Allergy Desensitization in a Toothpaste?

in Grass & Ragweed, Outdoor Allergies
Published: July 16, 2016

ThinkstockPhotos-480320367If allergy immunotherapy was as easy as brushing your teeth, would you be more likely to stick with the program?

That’s the idea behind a propietary toothpaste called Allerdent, which the biopharmaceutical company Allovate Therapeutics is developing as a therapy to desensitize patients with pollen and grass allergies over a multi-year period. The treatment, called oral mucosal immunotherapy (or OMIT), is meant to fit easily into the patient’s daily routine.

Allovate has just published results of a small initial study, which shows favorable safety and effectiveness results – and, importantly, 80 percent patient compliance with the dental regimen.
Although standard allergen immunotherapy injections, commonly called allergy shots, have a high rate of success when patients stick with the treatment plan, Allovate CEO and founder Erick Berglund speaks of a “crisis of compliance” – since there is both resistance to the needle therapy and a big dropout rate.

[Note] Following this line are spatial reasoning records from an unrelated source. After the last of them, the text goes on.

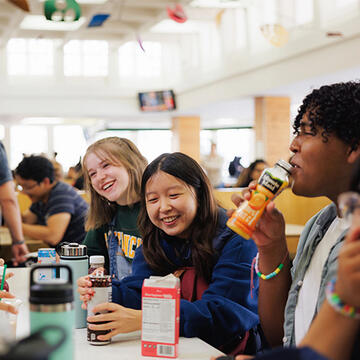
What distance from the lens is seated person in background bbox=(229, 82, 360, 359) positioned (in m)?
1.34

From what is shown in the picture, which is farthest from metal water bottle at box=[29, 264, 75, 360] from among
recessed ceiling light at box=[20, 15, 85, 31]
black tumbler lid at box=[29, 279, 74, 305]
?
recessed ceiling light at box=[20, 15, 85, 31]

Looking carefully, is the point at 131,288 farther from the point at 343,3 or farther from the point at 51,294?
the point at 343,3

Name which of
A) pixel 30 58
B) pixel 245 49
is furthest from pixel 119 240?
pixel 30 58

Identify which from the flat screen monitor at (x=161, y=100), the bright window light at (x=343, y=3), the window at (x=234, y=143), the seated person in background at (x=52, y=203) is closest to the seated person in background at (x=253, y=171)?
the bright window light at (x=343, y=3)

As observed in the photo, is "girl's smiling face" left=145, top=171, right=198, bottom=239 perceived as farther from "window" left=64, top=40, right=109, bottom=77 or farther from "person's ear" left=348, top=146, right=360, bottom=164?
"window" left=64, top=40, right=109, bottom=77

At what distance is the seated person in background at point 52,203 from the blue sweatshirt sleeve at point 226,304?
2344mm

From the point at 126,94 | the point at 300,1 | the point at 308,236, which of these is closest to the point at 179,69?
the point at 126,94

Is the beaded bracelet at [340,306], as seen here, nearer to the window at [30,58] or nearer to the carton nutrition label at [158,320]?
the carton nutrition label at [158,320]

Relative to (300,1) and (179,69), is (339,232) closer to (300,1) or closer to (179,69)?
(300,1)

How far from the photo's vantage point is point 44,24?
438 inches

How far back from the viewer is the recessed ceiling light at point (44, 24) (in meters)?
10.8

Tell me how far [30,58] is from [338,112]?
1510 cm

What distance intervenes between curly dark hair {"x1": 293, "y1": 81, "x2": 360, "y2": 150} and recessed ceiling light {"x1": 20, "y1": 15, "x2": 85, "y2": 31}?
990 centimetres

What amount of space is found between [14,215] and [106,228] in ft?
4.88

Allergy shots “can be a really difficult sell for a lot of patients who would benefit from allergen immunotherapy,” Berglund told Allergic Living. “It’s such a pain. You need to go to the doctor once a week, and a typical course of treatment should really be between 3 and 5 years to get the full clinical effect.”

By contrast, Berglund says that “if you’re using toothpaste to deliver (allergen immunotherapy) you get to avoid all that, and the needle.”

While a novel delivery system, Allerdent does have needle-free competition that’s already approved and gaining ground. Sublingual immunotherapy (SLIT) drops for treating grass and ragweed allergies became available to allergists and patients in 2014. Allerdent borrows on that oral concept, and employs more of the mouth, where there is a high density of immune cells. A compounded extract of allergenic proteins, which can be tailored specifically to a patient, is added to the toothpaste base.

A small pilot study of the toothpaste, conducted by researchers at Weill Cornell Medicine in New York, involved 24 patients, who were split into two groups and followed either OMIT or SLIT therapy for 12 months. Immunologic changes, side effects and adherence were compared and, at least in this small “proof of concept” study, the toothpaste therapy had slightly better results.

More clinical trials are to be conducted – including a Brazilian study that starts soon for dust-mite desensitization via the toothpaste.

But what about the actual cleaning of your teeth as you brush? It turns out that Allerdent also functions as a normal toothpaste in that regard. “It’s minty, noted Danya Glabau, director of medical affairs for Allovate. “It has a combination of detergent and abrasives, as a regular toothpaste would.”